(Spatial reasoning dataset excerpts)
====
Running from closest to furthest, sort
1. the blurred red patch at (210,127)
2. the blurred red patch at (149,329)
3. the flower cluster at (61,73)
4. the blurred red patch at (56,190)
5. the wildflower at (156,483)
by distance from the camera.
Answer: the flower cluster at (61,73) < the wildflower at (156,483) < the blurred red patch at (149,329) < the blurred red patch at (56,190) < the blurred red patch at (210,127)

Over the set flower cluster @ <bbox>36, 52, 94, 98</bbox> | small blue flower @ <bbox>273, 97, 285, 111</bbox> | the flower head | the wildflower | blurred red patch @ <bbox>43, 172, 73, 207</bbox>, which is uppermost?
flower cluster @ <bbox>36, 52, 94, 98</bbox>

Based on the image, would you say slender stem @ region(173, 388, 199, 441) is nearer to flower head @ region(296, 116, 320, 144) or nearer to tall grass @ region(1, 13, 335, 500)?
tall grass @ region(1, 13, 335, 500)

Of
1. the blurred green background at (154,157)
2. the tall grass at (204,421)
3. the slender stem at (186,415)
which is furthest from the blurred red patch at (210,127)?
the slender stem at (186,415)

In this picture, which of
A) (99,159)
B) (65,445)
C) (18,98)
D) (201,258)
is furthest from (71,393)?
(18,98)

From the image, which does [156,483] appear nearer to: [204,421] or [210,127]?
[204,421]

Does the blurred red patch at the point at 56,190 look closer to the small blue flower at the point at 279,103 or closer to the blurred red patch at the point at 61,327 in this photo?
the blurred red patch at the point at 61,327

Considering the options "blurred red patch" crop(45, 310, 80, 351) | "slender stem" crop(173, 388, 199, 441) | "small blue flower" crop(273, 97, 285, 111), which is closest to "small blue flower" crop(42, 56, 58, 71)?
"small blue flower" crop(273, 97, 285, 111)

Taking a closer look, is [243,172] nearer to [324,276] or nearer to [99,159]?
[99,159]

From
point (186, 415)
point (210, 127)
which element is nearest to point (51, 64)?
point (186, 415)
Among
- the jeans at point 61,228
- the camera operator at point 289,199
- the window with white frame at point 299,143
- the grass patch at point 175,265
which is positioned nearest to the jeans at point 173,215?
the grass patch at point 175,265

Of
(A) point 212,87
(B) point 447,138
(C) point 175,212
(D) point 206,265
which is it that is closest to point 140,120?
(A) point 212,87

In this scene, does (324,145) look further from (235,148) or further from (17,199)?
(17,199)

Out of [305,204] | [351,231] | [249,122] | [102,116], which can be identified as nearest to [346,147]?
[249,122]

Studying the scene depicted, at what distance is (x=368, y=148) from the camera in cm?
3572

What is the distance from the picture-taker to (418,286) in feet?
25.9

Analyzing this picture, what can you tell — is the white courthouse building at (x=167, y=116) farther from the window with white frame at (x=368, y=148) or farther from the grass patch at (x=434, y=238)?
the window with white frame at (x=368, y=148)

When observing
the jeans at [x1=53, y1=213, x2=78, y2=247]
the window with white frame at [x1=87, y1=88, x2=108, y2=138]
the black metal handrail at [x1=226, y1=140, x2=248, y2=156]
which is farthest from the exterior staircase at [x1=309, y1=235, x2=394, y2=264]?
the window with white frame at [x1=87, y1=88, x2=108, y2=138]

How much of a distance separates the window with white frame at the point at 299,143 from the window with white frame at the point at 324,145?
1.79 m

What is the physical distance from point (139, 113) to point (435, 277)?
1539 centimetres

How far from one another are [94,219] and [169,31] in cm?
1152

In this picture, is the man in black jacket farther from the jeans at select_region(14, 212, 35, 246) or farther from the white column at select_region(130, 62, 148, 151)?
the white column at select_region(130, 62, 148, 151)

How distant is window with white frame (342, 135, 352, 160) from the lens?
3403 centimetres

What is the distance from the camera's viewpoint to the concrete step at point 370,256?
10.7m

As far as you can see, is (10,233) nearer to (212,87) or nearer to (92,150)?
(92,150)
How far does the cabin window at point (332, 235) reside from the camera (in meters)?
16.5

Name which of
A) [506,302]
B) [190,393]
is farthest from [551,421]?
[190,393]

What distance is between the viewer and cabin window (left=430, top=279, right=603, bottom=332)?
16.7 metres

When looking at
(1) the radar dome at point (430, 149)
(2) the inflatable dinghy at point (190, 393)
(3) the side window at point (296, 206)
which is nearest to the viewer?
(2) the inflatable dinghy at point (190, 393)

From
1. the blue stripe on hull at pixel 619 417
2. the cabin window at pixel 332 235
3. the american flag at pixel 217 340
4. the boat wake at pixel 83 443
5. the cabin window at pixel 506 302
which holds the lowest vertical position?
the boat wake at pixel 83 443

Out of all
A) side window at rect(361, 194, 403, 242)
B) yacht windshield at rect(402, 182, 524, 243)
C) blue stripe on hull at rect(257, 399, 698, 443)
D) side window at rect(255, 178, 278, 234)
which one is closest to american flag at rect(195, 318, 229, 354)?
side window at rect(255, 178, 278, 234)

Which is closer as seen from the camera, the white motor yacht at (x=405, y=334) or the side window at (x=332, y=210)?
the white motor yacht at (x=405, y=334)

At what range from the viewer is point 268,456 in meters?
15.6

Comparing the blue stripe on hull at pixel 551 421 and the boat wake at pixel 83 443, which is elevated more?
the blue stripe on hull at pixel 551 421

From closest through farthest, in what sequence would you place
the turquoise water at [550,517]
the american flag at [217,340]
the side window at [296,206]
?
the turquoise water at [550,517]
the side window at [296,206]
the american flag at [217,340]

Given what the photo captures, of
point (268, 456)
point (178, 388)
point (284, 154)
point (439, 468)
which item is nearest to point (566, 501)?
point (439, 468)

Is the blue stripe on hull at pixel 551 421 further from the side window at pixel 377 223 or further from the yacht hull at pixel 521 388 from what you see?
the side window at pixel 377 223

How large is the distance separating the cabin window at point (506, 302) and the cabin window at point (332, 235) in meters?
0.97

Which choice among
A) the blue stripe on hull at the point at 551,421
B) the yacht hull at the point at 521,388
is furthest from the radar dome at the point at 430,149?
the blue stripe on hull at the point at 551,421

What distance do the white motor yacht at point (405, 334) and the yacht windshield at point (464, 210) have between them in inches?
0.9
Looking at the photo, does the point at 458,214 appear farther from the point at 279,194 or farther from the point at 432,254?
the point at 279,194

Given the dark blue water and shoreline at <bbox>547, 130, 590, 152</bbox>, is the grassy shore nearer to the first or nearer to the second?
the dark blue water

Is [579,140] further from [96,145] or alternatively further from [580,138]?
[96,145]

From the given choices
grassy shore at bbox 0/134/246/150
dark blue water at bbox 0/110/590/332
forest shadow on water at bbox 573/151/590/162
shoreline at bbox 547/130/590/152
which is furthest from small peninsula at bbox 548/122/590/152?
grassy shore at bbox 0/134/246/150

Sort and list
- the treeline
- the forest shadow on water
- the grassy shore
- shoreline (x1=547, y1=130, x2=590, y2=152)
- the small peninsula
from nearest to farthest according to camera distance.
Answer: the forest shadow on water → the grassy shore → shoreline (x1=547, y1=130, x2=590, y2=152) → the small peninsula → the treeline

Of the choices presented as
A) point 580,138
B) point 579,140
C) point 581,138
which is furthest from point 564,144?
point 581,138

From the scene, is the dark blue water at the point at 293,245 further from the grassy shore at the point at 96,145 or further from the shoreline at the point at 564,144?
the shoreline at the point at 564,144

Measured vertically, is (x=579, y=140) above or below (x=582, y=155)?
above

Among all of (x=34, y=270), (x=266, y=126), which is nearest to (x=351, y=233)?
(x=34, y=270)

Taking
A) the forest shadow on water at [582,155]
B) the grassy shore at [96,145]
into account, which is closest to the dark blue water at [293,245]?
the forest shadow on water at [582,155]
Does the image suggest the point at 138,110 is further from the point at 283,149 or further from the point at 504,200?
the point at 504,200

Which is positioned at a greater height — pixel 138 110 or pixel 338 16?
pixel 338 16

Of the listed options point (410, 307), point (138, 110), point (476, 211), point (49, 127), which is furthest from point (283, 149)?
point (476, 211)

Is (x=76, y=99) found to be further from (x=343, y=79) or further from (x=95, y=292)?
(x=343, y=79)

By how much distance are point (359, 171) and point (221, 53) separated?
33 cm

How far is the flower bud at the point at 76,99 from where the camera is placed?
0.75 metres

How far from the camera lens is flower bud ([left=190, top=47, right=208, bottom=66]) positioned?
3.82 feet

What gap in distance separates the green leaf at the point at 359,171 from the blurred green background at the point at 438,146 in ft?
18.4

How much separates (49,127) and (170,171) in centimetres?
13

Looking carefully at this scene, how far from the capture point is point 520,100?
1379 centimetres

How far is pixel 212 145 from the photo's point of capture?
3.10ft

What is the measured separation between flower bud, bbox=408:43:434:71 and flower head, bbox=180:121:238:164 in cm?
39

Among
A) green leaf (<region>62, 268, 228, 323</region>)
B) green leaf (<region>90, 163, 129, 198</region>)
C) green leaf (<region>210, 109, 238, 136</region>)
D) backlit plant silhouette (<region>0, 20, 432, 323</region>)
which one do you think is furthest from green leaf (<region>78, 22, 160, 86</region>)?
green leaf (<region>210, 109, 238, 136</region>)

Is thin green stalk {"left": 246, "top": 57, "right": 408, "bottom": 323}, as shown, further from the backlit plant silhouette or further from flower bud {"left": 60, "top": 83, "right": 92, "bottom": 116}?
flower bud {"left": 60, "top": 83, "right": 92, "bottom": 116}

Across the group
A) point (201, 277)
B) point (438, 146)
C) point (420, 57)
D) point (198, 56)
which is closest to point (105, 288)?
====
**TASK REQUIREMENTS:**
Write out the lines above, starting at the line that contains "What gap in" and ending with the final line, and nothing else; copy them exactly.

**COMPLETED TASK:**
What gap in distance separates the green leaf at the point at 359,171 from the blurred green background at the point at 438,146 in ft?
18.4

How much separates (49,127) and (170,171) in centimetres?
13

Looking carefully at this scene, how far from the capture point is point 520,100?
1379 centimetres

How far is pixel 212 145 from the photo's point of capture?
3.10ft

What is the measured separation between flower bud, bbox=408:43:434:71 and flower head, bbox=180:121:238:164 in cm?
39

Among
A) green leaf (<region>62, 268, 228, 323</region>)
B) green leaf (<region>90, 163, 129, 198</region>)
C) green leaf (<region>210, 109, 238, 136</region>)
D) backlit plant silhouette (<region>0, 20, 432, 323</region>)
which one do you think is furthest from green leaf (<region>78, 22, 160, 86</region>)?
green leaf (<region>210, 109, 238, 136</region>)

Is thin green stalk {"left": 246, "top": 57, "right": 408, "bottom": 323}, as shown, further from the backlit plant silhouette or further from flower bud {"left": 60, "top": 83, "right": 92, "bottom": 116}?
flower bud {"left": 60, "top": 83, "right": 92, "bottom": 116}

Across the group
A) point (201, 277)
B) point (438, 146)
C) point (420, 57)
D) point (198, 56)
which is closest to point (105, 288)?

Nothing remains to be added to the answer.